### TASK GOAL:
Your answer must be a word-for-word copy of the listing, with all pictures excluded.

### DATA SHOWN:
=== Begin Enclosure ===
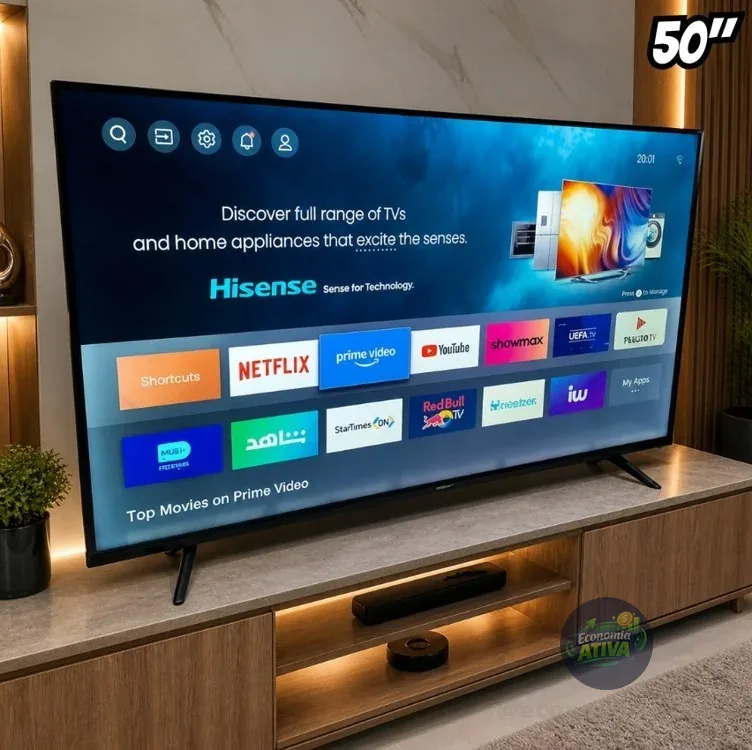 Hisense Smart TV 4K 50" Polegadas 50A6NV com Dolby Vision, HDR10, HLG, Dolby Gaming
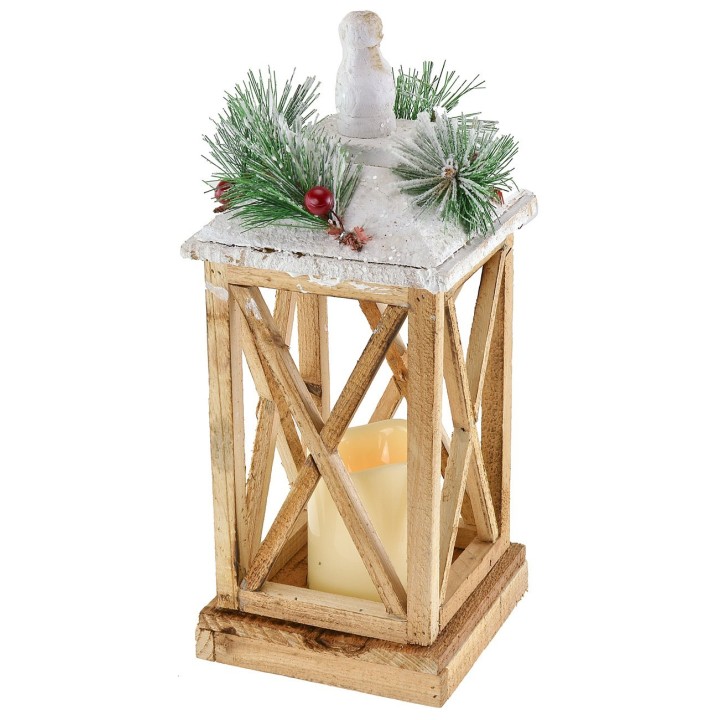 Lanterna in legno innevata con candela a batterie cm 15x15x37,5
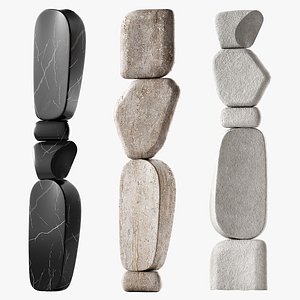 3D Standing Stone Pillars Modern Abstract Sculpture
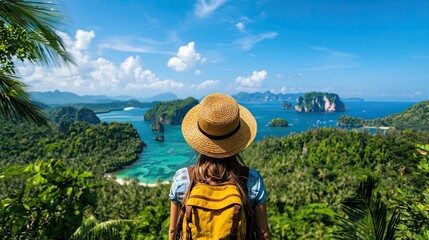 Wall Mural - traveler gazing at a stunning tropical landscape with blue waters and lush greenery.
=== End Enclosure ===
### WRITTEN ANSWER:
 Hisense Smart TV 4K 50" Polegadas 50A6NV com Dolby Vision, HDR10, HLG, Dolby Gaming
 Lanterna in legno innevata con candela a batterie cm 15x15x37,5
 3D Standing Stone Pillars Modern Abstract Sculpture
 Wall Mural - traveler gazing at a stunning tropical landscape with blue waters and lush greenery.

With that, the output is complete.